I have never cared about baseball. As a kid, it seemed silly to me, a long and boring game that didn't hold my attention. As an adult, I developed a taste for sports, but of the quicker and more violent variety, like MMA and American football, so baseball still eluded me. A good friend of mine, however, is a ravenous fan of the sport. She holds season passes and is going to watch the Jays spring training this year; she has a way of seeing the grad narrative in the sport, and through her eyes players like Adam Lind and R.A. Dickey become mythic, heroic, archetypal characters in vast narratives.

And you know what? It's starting to rub off. I am starting to care. I went to a game with her and, as we  drank horrifically expensive beer, she explained things to me carefully, with love. I started to read more articles about the sport, to follow press conferences and announcements. I am starting to care, just beginning to get invested.

The response from her, and from other baseball-loving friends and colleagues, has been wonderful. At the slightest suggestion that I might be interested in learning more about baseball, links to websites and articles started to show up in my inbox and Twitter feed. Never, for a moment, have I felt anything but absolutely welcomed into this new interest with open arms my diehard fans.

Why is it not this way with gaming? Why do male gamers want to keep the gates closed, to restrict access, to mock women for only beginning to discover joy in something that they love? Everyone started somewhere, and everyone was a new fan, just discovering what they liked, without history and knowledge behind them. That time of newness and discovery is something to be valued, a chance to see something you love through fresh eyes. Why should it be any different for gaming?

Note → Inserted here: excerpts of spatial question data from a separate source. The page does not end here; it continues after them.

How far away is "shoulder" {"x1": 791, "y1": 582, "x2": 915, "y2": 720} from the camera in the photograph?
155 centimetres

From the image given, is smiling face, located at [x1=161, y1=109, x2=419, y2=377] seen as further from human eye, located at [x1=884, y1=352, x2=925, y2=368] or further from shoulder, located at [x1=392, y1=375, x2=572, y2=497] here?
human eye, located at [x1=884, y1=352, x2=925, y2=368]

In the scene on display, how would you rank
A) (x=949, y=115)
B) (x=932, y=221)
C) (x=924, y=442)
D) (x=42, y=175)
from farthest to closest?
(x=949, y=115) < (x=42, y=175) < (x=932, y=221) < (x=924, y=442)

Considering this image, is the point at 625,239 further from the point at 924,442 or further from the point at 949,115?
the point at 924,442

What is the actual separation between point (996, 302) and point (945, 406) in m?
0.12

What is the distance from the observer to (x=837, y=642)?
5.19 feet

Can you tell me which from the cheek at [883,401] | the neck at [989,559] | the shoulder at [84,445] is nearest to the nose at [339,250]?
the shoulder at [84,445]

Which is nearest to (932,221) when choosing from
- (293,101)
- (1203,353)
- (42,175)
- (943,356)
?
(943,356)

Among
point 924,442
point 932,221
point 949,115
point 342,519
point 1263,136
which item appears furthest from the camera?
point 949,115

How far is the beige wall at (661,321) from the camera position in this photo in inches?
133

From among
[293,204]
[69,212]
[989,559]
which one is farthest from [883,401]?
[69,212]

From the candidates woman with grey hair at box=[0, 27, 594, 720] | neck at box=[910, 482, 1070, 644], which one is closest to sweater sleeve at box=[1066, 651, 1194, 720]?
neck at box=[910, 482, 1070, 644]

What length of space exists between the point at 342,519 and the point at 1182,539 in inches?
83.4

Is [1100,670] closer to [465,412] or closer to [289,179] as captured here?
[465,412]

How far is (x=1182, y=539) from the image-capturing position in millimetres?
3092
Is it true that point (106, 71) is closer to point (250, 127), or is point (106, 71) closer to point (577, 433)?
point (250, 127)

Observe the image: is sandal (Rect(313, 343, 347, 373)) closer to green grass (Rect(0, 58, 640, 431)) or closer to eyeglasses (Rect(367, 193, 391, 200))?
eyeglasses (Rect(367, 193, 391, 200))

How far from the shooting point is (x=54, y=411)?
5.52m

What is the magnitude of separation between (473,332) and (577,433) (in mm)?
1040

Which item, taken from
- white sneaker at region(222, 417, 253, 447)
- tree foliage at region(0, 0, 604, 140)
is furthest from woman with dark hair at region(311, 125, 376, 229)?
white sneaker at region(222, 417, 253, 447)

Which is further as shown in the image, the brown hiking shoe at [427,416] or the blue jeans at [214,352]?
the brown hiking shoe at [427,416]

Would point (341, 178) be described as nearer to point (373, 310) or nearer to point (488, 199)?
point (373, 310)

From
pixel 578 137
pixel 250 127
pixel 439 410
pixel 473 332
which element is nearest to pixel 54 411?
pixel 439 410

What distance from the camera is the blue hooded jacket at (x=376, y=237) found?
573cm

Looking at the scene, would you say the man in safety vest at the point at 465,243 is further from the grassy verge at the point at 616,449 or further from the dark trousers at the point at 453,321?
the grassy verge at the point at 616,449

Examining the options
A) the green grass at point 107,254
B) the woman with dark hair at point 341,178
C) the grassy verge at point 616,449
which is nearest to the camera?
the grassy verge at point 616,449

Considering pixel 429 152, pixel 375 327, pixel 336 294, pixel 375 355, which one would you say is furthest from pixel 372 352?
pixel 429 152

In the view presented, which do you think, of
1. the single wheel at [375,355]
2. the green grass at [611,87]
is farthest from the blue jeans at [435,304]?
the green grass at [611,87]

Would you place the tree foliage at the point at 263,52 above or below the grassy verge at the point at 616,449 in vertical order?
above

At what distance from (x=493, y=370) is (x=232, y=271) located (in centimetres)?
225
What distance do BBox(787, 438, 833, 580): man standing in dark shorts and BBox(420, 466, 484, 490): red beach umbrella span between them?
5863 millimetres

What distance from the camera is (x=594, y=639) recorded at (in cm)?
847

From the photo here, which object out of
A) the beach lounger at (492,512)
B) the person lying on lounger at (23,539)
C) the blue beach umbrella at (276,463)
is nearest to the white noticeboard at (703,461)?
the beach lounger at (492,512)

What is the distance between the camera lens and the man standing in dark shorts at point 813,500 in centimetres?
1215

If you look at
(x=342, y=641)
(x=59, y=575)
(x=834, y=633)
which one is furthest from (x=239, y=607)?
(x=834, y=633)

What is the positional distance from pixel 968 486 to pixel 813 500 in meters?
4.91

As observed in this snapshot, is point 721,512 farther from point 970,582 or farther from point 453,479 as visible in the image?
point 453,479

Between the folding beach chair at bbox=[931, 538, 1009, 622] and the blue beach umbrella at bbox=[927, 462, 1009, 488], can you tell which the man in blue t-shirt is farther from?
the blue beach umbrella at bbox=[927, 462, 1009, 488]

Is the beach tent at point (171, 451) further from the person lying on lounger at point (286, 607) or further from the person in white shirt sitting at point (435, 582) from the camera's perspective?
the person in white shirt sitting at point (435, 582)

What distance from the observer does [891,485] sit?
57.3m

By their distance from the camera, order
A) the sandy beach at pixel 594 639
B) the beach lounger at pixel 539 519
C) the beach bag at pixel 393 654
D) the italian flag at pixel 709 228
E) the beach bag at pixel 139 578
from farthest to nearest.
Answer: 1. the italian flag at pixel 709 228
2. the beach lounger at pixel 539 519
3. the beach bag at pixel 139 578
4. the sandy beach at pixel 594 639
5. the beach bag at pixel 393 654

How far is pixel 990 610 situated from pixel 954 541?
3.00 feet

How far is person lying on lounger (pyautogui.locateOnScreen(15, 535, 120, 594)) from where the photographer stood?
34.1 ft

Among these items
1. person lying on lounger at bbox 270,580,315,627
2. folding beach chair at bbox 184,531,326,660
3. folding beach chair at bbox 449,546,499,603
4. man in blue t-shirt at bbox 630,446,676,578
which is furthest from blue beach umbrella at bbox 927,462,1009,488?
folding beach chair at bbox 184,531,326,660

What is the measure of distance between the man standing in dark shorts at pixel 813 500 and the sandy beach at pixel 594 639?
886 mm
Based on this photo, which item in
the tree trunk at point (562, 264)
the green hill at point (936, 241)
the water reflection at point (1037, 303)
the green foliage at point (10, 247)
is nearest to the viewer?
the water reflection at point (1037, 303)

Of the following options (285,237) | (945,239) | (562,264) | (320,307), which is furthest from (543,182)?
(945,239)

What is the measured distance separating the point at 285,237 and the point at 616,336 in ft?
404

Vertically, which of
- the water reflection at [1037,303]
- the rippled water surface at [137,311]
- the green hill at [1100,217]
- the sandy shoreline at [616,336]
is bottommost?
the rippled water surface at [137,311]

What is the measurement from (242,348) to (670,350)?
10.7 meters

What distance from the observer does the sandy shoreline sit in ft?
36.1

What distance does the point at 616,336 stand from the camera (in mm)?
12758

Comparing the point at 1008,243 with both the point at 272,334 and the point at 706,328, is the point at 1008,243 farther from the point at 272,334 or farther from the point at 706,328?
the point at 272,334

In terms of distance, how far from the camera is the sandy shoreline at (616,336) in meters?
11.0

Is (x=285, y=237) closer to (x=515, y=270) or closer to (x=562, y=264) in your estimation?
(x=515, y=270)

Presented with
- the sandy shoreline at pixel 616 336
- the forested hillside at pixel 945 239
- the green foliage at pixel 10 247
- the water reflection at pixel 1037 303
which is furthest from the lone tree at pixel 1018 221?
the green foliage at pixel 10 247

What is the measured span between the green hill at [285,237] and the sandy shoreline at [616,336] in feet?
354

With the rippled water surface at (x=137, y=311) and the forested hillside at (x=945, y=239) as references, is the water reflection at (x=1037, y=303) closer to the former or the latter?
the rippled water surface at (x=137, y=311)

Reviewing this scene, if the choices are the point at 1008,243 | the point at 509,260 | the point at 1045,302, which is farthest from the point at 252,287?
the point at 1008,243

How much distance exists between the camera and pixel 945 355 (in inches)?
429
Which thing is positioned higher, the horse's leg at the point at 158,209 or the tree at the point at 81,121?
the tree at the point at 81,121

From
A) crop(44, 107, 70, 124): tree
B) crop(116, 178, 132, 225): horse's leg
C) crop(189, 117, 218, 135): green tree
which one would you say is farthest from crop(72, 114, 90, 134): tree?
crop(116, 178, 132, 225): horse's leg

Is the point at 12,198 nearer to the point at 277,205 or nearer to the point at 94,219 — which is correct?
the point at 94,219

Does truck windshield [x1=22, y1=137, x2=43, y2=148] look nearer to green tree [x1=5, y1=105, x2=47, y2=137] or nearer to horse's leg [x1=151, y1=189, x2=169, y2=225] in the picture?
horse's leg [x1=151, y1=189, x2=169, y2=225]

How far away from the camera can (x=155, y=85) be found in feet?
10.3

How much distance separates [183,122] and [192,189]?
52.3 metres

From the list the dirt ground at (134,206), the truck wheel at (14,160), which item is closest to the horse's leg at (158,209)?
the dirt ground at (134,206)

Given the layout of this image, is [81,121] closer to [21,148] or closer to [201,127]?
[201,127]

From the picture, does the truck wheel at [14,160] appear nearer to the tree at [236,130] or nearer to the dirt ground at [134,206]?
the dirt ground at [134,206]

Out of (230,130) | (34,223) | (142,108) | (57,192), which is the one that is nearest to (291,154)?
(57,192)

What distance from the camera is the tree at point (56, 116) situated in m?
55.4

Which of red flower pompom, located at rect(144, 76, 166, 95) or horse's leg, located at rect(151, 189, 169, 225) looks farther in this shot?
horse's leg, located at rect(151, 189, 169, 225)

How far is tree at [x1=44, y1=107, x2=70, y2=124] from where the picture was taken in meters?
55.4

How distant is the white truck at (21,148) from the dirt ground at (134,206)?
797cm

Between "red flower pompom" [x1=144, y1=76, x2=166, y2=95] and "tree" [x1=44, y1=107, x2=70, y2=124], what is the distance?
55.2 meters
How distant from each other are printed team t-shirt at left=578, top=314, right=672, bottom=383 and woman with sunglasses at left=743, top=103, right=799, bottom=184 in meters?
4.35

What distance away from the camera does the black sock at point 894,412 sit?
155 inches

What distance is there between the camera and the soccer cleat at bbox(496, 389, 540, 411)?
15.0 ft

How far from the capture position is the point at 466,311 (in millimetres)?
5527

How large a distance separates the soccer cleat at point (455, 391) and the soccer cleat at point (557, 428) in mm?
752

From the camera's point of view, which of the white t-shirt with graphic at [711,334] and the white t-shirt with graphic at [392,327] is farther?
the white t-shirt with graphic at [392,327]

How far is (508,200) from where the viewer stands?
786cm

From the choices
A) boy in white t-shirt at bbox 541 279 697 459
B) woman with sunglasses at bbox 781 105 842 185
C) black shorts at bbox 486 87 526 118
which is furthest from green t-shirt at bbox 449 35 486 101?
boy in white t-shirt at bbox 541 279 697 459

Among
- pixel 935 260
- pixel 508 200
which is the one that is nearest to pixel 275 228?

Whether a gamer starts playing at five or fifteen or twenty-five, no one starts off highly skilled and knowledgeable. That comes with time, and there is nothing wrong with celebrating it. But falling in love with a new interest, that spark and excitement, is also something special. Rather than denigrating those who are just beginning to fall for something you already have a long-term investment in, why wouldn't established gamers be overjoyed to welcome in someone new, regardless of their gender?

Part 2: I've Been Here All Along

While there certainly are a lot of women who are just now becoming interested in gaming, it is an absolute fallacy to believe that women's interest in gaming is a new phenomenon. For simplicity's sake, let me use myself as an example: 

I have been here all along. The NES launched in Japan the year I was born; I couldn't have been more than six when we got a system at home, and before then I had played with friends. I've written about my formative Super NES years; we had a Sega Genesis at home too, and a Game Gear my brother and I not-always-diplomatically shared. Entire parties were held around playing Golden Eye and Mario Kart on the N64. 

My love didn't wane as I grew older, though my tastes evolved from platformers, fighting games and puzzles to vast, complicated RPGs. One of my high school boyfriends modded Playstation consoles, and my grades dropped when I discovered Lunar: Silver Star Story in the late spring of the 11th grade. I played with the same fervour in graduate school as I did in elementary. I say all of this not to brag, but for context. This is not a fleeting fancy, but a lifelong passion, just as it is for you, gentlemen. And I am not alone; more that half my girl friends are gamers, and carry their love around still in their thumb calluses, Triforce pendants, extra life tattoos. Many of them have even grown up to make games themselves.

Every time an image, or article, or comment like this pops up, is seems to come from an alternate universe where my companions-in-arms and I simply do not exist, and never have existed, when in fact we've been here all along.